El Estado nacionalsocialista debe evitar todos esos experimentos; debe surgir de una organización que ya lleve mucho tiempo funcionando. De ahí que el movimiento nacionalsocialista deba reconocer la necesidad de poseer una organización sindical propia.

¿Cuál debe ser la naturaleza de un Sindicato Nacionalsocialista? ¿Cuál es nuestra tarea y cuáles son sus objetivos?

No es un instrumento de guerra de clases, sino de defensa y representación de los trabajadores. El Estado nacionalsocialista no conoce clases, sino, en un sentido político, únicamente ciudadanos con derechos absolutamente iguales y obligaciones igualmente iguales, y, junto a ellos, súbditos absolutamente desprovistos de derechos en el sentido político.

El objeto principal del sistema sindical no es luchar en ninguna guerra entre clases, pero el marxismo lo forjó como un instrumento para su propia guerra de clases.

El marxismo creó el arma económica, que el judío internacional emplea para destruir la base económica de los Estados nacionales libres e independientes, para arruinar su industria y su comercio nacionales; siendo su objetivo hacer de las naciones libres esclavas de las finanzas mundiales de la judería, que no conoce fronteras estatales.

En manos del Sindicato Nacionalsocialista, la huelga no es un instrumento para arruinar la producción de la nación, sino para incrementarla y hacerla fluir, luchando contra todos los defectos que, por su carácter insocial, obstaculizan la eficiencia en los negocios y en la vida de toda la nación.

El trabajador nacionalsocialista debe ser consciente de que la prosperidad de la nación significa felicidad material para él mismo.

El empleador nacionalsocialista debe ser consciente de que la felicidad y el bienestar de sus trabajadores son indispensables para la existencia y el desarrollo de su propia gran empresa.

Carece de sentido tener un Sindicato Nacionalsocialista codo con codo con otros Sindicatos.
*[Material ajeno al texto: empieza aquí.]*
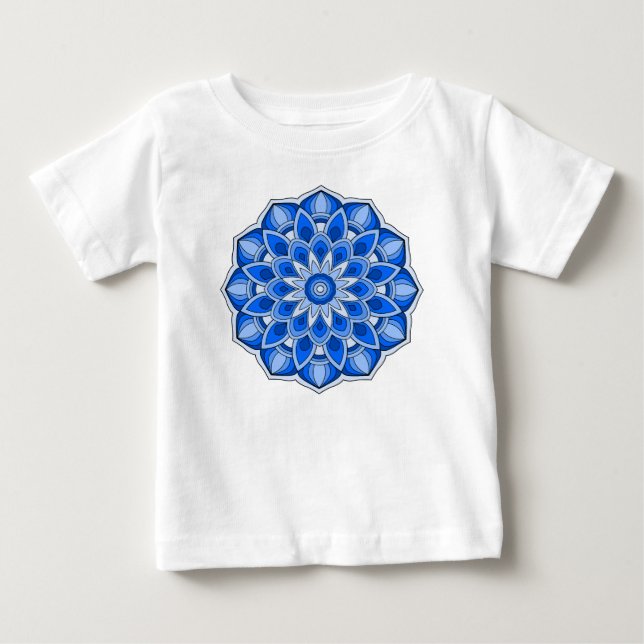 Camiseta Para Bebê Mandala em azul (Frente)
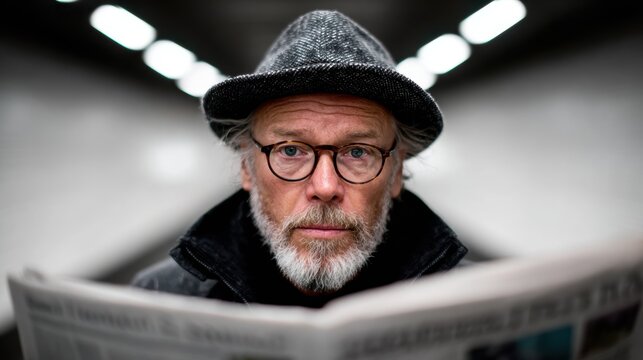 A thoughtful man reading a newspaper while seated within a subway station, capturing a moment of introspection amid the hustle and bustle of urban life.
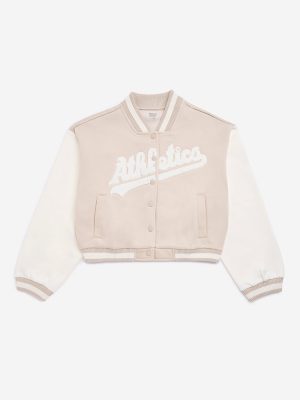 Y&F Kids Beige Text Design Cotton-Blend Varsity Jacket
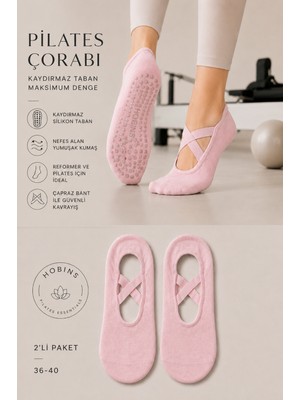 Hobins Sportswear & Company 2 Çift Kaydırmaz Taban Pilates ve Yoga Çorabı Dans,bale,plates Kaydırmaz Çorabı Siyah,beyaz,gri,tene Rengi Seçenekleri ile
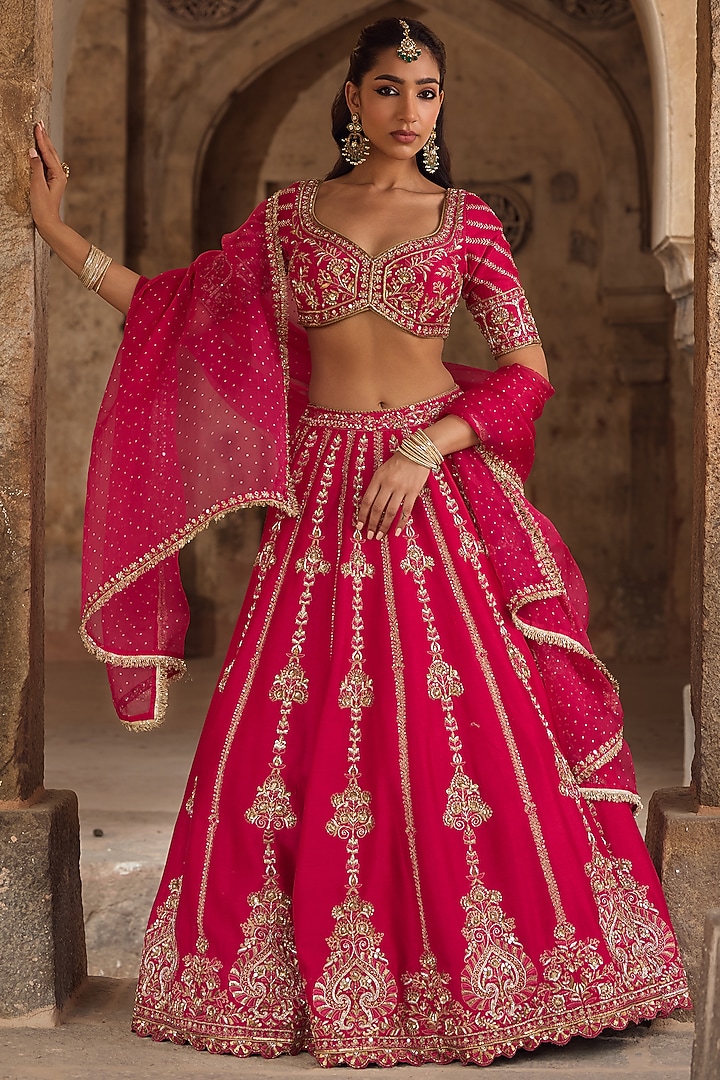 Bright Pink Silk Zardosi Embroidered Bridal Lehenga Set by Kritika Dawar at Pernia's Pop Up Shop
Pues debe estar profundamente convencido de la universalidad de su tarea y de la consiguiente obligación de no [pactar con] otras instituciones con fines similares y tal vez hostiles, y estar preparado para proclamar su propia individualidad esencial. No puede haber componendas con aspiraciones afines; debe mantenerse su derecho absoluto a estar solo.

Hubo, y hay todavía, muchos argumentos en contra de fundar sindicatos propios.

Siempre me he negado a considerar experimentos que estaban abocados al fracaso desde el principio. Habría considerado un crimen quitarle al trabajador una parte de sus salarios ganados con esfuerzo para pagar una institución de cuya utilidad para sus miembros no estuviera plenamente convencido.

Nuestra acción en 1922 se basaba en estas opiniones. Otros, al parecer, sabían más y fundaron sindicatos. Pero no tardaron en desaparecer. De modo que al final se encontraban en la misma posición que nosotros. La diferencia era que nosotros no habíamos traicionado ni a nosotros mismos ni a los demás.